• [Excerpted passage]
%%
MADELEINE BRAND, host:

Former North Carolina Senator Jesse Helms died early this morning in Raleigh. He was 86 years old, and he'd been sick for awhile. He died of natural causes, according to his former chief of staff. Jesse Helms served in the Senate for 30 years, from 1973 to the year 2003. NPR's David Folkenflik covered Congress during Helms' later years, in the '90s, and David joins us now from New York. So, Jesse Helms, David, he is known primarily for fighting racial desegregation.

DAVID FOLKENFLIK: Absolutely. I mean, he's this executive with Capital Broadcasting in Raleigh, North Carolina, and he unleashed one vitriolic, you know, commentary after another against desegregation in the South, and particularly his beloved home, North Carolina. And he pretty much continued, you know, an attack on desegregation, federal involvement in that and related issues like, for example, affirmative action, for the decades that followed.

BRAND: He fought the Voting Rights Act. He fought also all sorts of civil rights legislation.

FOLKENFLIK: That's correct. He really - he was adamant that this was not the place for the federal government, but he also, you know, would articulate his belief in the primacy of Western cultures, you know, stretching back to what he said was the moral law given to Jewish peoples, the law and order established by the Greeks and Romans, and particularly the Anglo-Saxon idea of what he said was limited government. And he stressed this in a way which seemed to say this is a Christian nation, and in fact, in a sense, this should be a white nation.

BRAND: And he also led a filibuster against declaring Martin Luther King Jr. - that a national holiday, right?

FOLKENFLIK: That's absolutely correct. The level of animus that he evinced against the late Reverend Martin Luther King Jr. was strong. He called him a Marxist. He said the federal government should not be recognizing him. And that this was not somebody worthy of enshrining in the pantheon of people after whom we grand federal holidays to.

BRAND: And how effective was he in terms of authoring legislation, of being a legislator?

FOLKENFLIK: Well, he is really known for opposing things. So he was anti-abortion. He was anti-the United Nations. He would fight it. He was effective. At one point, he snuck a little clause into a bill that got a funding for the United Nations suspended for a year, because it passed without too much notice, and then it was too tough to get it undone. He fought against a lot of things that he didn't want to have happened or held up a lot of judicial appointments, held up people because they were gay. He felt that it's his job to resist the tide of what he saw as the onslaught of federal liberalism.

BRAND: His last major battle for reelection was against a man named Harvey Gantt in the '90s, an African-American. Tell us about that.
%%
• [Data lines]
%%
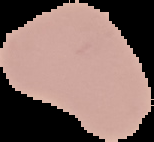
It is uninfected.

Summary:
  - Image type: cell region segmented out of the field of view; surrounding area masked to black
  - Preparation: thin blood film
  - Image size: 154×142 pixels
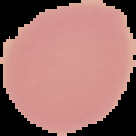
Summary:
  - Result: no malaria parasites detected
  - Preparation: thin blood film
  - Image size: 136×136 pixels
  - Image type: cell region segmented out of the field of view; surrounding area masked to black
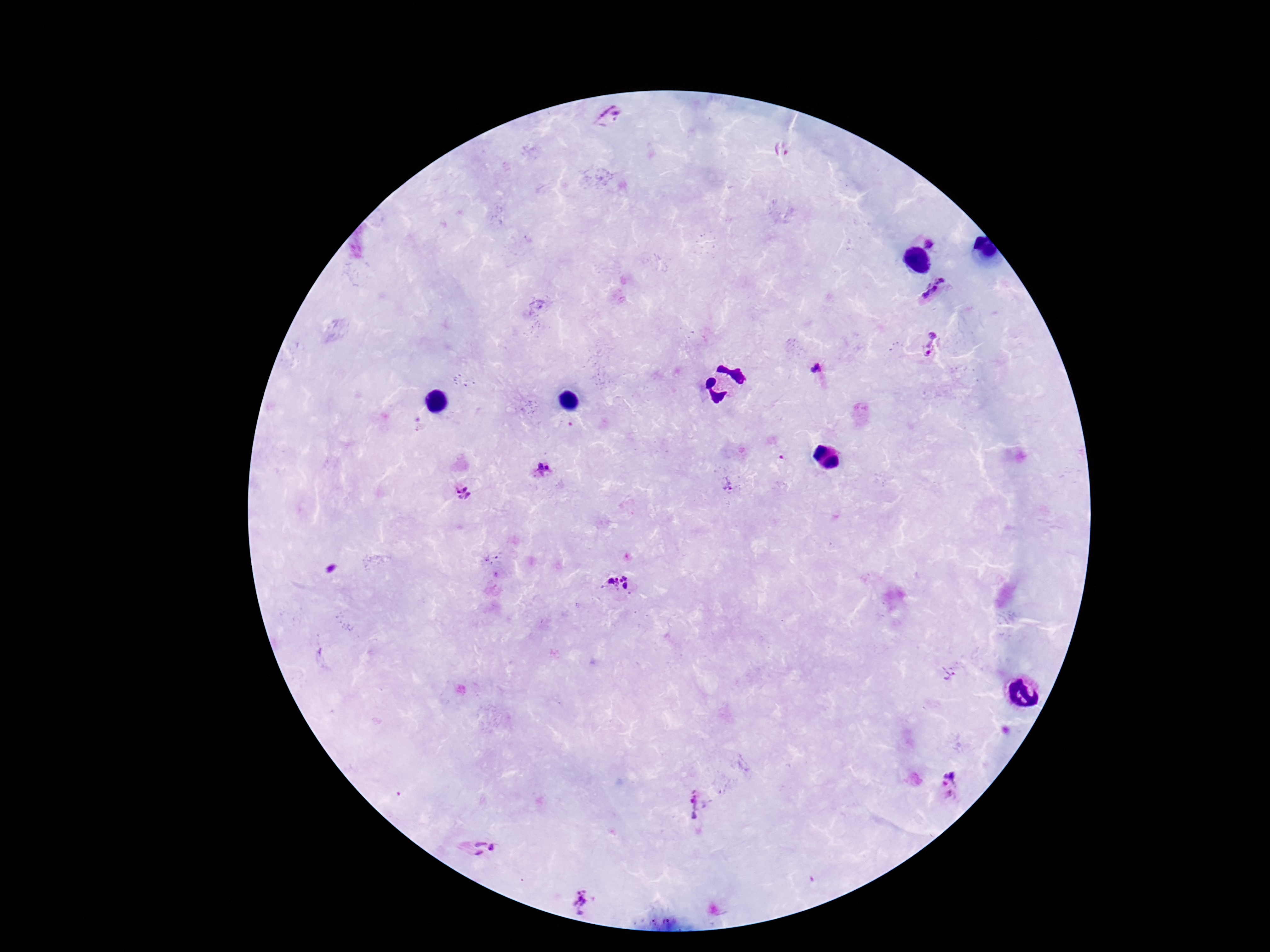
Approximate centers as [x, y] in pixels.
Summary:
  - Plasmodium parasite locations: [609, 123], [931, 242], [938, 291], [929, 345], [818, 369], [542, 469], [462, 494], [623, 578], [617, 579], [609, 581], [626, 586], [949, 672], [952, 783], [697, 804], [481, 849], [581, 902]
  - Capture: smartphone camera through the microscope eyepiece
  - Preparation: thick blood film
  - Field of view: one from this slide
  - Stain: Giemsa
  - Image size: 1270×952 pixels
  - Magnification: 100x
  - Patient malaria status: positive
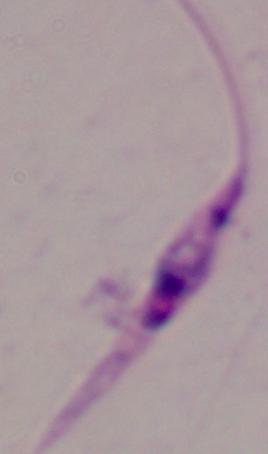

Photomicrograph. Captured at 1000x magnification. A Leishmania parasite is seen.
State which cell type is depicted.
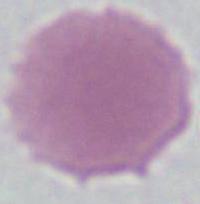

This is an erythrocyte.

Summary:
  - Magnification: 1000x
  - Modality: micrograph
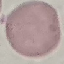
Malaria status: uninfected. Cell patch, automatically extracted from a larger field of view and resized to 64 × 64 pixels. Thin blood film. Acquired by smartphone through the microscope eyepiece. Giemsa-stained preparation.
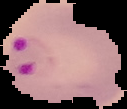

image size = 127×109 pixels
image type = segmented cell region with the area outside set to black
malaria status = parasitized
preparation = thin blood film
Identify the parasite.
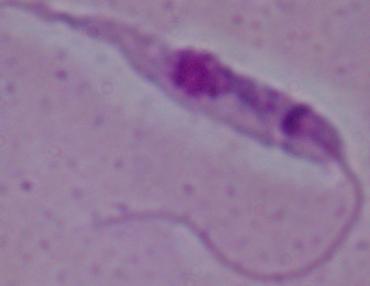

Leishmania.

{
  "magnification": "1000x",
  "modality": "micrograph"
}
%%
• [Problems to work on]
A. Reproduce the part of the Jesse Helms transcript starting with "FOLKENFLIK: That's correct." and going on through "a white nation.".
B. In the Jesse Helms transcript, how long did Helms serve in the Senate?

• [Outputs by task]
A.
FOLKENFLIK: That's correct. He really - he was adamant that this was not the place for the federal government, but he also, you know, would articulate his belief in the primacy of Western cultures, you know, stretching back to what he said was the moral law given to Jewish peoples, the law and order established by the Greeks and Romans, and particularly the Anglo-Saxon idea of what he said was limited government. And he stressed this in a way which seemed to say this is a Christian nation, and in fact, in a sense, this should be a white nation.

B. 30 years, from 1973 to 2003.